[TASK REQUIREMENTS]
In the listing below, find each line that holds "spikes" and list it.
◇ ◇ ◇ ◇ ◇ ◇ ◇
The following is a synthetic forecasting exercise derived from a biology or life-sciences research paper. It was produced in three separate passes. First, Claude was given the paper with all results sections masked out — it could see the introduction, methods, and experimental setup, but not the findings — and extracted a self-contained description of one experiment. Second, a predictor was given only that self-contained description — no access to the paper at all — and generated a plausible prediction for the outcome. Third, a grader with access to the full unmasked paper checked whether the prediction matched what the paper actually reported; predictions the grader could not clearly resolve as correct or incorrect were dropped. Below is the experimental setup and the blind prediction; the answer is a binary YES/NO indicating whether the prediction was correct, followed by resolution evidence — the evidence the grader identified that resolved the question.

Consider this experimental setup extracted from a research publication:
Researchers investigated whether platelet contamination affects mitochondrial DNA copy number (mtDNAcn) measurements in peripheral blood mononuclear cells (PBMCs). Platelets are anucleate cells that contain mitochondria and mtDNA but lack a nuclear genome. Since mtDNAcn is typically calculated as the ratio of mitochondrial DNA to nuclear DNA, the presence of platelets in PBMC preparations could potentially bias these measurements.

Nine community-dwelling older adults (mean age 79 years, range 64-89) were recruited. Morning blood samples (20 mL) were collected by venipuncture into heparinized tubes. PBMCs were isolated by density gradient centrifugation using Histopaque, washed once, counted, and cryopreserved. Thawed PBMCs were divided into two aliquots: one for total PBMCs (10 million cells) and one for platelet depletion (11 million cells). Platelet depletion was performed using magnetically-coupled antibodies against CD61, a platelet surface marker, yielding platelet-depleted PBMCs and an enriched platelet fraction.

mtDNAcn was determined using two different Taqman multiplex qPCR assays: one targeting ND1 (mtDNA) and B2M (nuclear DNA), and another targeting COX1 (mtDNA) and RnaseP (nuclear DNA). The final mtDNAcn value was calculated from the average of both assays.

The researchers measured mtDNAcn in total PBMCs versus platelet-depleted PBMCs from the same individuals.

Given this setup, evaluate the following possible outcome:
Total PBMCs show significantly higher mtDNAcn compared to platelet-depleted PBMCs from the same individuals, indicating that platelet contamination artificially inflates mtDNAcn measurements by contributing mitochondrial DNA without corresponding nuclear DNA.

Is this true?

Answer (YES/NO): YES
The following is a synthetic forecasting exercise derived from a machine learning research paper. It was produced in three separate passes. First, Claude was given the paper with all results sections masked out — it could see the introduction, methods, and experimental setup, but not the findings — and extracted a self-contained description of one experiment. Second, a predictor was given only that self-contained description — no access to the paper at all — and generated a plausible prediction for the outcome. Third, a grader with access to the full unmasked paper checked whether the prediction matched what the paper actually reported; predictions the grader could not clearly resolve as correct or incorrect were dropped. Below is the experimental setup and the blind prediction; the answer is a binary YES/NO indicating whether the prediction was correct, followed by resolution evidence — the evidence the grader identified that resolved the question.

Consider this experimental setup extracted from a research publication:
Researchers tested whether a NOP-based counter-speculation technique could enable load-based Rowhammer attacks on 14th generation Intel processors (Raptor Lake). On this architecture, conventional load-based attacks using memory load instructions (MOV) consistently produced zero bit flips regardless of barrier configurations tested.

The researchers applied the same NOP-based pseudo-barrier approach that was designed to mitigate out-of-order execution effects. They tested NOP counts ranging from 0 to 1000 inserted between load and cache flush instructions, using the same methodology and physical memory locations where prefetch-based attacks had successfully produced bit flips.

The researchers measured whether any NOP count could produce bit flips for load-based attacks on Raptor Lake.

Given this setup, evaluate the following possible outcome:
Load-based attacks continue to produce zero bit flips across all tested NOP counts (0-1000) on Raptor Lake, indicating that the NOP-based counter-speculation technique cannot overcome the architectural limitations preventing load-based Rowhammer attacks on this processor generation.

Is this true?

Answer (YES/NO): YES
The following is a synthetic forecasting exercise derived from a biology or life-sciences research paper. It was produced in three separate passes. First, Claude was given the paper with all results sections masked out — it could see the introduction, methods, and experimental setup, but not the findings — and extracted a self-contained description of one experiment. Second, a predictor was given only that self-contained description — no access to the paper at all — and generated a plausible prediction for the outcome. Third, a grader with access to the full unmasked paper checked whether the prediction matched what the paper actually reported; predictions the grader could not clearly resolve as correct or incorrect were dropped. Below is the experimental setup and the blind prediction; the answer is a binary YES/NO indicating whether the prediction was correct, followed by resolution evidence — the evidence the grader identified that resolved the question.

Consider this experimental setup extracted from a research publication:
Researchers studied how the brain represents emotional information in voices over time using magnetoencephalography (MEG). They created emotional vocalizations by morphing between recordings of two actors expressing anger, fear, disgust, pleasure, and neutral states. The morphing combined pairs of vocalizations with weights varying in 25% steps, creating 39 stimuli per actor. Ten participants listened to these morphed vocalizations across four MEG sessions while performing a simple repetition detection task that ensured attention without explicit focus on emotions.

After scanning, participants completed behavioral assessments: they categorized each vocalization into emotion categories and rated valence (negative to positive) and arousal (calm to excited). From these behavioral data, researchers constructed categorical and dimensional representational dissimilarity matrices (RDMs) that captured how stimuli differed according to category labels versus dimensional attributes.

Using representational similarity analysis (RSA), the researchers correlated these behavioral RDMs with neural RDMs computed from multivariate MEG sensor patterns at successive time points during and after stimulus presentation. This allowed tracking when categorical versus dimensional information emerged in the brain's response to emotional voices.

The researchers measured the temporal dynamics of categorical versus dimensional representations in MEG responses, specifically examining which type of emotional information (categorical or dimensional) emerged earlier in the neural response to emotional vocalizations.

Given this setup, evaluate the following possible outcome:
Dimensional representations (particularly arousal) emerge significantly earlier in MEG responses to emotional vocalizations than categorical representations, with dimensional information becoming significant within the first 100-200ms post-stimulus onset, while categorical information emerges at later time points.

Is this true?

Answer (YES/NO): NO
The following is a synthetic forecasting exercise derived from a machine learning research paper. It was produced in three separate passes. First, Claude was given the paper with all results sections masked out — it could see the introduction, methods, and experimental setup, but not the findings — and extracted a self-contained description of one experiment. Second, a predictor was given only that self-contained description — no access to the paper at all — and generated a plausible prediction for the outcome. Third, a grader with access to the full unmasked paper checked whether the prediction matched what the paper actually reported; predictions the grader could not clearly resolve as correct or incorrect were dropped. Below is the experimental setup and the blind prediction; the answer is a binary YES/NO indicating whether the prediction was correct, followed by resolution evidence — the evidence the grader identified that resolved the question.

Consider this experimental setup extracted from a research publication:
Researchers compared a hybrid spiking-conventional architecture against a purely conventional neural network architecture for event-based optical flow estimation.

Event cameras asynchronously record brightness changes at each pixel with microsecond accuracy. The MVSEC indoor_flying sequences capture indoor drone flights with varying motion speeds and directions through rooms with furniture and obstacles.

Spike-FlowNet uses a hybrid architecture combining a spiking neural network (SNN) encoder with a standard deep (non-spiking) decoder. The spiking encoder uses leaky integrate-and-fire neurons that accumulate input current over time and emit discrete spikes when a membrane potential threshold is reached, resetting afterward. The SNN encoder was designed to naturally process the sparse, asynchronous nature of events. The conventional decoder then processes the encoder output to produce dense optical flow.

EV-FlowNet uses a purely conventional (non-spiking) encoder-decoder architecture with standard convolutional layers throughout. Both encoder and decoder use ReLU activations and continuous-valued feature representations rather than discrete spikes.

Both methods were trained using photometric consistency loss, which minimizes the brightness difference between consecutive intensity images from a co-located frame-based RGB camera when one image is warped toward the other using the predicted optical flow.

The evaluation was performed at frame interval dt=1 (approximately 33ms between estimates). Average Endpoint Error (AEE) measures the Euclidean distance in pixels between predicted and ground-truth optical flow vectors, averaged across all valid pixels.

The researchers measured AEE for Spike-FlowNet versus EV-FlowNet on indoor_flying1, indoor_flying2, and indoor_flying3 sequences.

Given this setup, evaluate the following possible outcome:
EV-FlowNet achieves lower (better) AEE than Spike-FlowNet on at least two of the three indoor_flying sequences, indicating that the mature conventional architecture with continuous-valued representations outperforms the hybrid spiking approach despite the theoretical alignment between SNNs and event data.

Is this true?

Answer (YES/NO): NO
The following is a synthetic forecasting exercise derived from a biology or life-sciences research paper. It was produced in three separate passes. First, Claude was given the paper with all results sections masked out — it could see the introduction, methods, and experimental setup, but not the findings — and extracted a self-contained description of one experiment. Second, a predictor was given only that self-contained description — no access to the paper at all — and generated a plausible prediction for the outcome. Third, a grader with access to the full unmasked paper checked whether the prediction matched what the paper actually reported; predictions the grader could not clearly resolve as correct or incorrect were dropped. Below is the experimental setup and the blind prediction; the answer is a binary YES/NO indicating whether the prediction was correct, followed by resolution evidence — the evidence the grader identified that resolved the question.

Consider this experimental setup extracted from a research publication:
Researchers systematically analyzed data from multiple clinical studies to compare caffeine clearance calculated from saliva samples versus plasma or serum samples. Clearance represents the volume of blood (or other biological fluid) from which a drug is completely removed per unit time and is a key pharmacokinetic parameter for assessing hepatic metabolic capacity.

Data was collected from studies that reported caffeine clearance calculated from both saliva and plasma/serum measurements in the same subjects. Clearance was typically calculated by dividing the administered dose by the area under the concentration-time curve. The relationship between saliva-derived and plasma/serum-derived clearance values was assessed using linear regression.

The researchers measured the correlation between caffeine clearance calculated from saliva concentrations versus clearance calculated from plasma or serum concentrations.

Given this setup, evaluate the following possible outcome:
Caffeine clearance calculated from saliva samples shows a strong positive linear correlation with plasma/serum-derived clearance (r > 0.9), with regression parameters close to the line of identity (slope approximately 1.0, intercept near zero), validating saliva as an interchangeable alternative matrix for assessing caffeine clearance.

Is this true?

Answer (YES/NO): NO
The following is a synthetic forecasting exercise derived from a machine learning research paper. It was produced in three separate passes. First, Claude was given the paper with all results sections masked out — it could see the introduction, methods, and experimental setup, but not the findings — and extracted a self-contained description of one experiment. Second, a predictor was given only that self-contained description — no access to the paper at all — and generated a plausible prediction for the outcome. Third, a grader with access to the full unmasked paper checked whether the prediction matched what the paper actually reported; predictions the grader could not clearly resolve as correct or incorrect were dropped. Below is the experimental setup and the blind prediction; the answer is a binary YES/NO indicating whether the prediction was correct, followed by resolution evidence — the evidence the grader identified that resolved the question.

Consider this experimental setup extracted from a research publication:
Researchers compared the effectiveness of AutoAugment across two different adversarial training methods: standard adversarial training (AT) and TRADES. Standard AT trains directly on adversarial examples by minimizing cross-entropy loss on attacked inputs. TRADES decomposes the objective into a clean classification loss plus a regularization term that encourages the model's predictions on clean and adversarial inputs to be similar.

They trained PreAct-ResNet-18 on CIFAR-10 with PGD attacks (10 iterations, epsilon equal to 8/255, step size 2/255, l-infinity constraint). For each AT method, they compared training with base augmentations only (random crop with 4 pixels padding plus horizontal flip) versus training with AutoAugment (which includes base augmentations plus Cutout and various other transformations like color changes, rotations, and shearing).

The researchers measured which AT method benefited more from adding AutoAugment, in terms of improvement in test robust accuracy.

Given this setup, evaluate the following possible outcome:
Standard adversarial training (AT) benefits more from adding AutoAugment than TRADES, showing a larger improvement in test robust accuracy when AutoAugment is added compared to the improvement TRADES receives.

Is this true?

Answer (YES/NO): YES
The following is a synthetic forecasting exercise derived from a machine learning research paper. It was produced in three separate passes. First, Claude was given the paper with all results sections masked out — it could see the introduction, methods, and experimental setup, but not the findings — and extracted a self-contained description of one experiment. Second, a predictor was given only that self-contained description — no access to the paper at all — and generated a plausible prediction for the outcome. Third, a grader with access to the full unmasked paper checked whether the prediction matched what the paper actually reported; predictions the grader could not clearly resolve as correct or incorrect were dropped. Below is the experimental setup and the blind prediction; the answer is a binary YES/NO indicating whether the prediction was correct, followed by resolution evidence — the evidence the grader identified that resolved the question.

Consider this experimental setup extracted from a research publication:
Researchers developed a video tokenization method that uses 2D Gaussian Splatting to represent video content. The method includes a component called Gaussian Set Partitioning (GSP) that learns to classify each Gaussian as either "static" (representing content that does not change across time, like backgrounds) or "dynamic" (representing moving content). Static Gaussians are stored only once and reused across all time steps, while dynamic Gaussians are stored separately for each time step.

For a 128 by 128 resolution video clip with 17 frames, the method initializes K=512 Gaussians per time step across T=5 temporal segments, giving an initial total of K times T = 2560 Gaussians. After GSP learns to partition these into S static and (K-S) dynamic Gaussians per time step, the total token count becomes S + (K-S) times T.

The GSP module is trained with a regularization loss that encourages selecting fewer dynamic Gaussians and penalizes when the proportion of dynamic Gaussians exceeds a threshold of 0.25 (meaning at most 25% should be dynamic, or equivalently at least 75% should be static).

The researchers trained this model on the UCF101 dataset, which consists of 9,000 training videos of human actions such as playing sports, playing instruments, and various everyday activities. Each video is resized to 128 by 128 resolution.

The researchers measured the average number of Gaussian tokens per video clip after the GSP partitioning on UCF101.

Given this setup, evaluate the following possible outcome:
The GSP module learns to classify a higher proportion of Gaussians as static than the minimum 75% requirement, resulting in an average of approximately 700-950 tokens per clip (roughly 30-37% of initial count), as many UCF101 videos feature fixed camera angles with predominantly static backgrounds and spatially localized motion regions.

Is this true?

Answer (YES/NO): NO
◇ ◇ ◇ ◇ ◇ ◇ ◇
[WRITTEN REPLY]
Spike-FlowNet uses a hybrid architecture combining a spiking neural network (SNN) encoder with a standard deep (non-spiking) decoder. The spiking encoder uses leaky integrate-and-fire neurons that accumulate input current over time and emit discrete spikes when a membrane potential threshold is reached, resetting afterward. The SNN encoder was designed to naturally process the sparse, asynchronous nature of events. The conventional decoder then processes the encoder output to produce dense optical flow.
EV-FlowNet uses a purely conventional (non-spiking) encoder-decoder architecture with standard convolutional layers throughout. Both encoder and decoder use ReLU activations and continuous-valued feature representations rather than discrete spikes.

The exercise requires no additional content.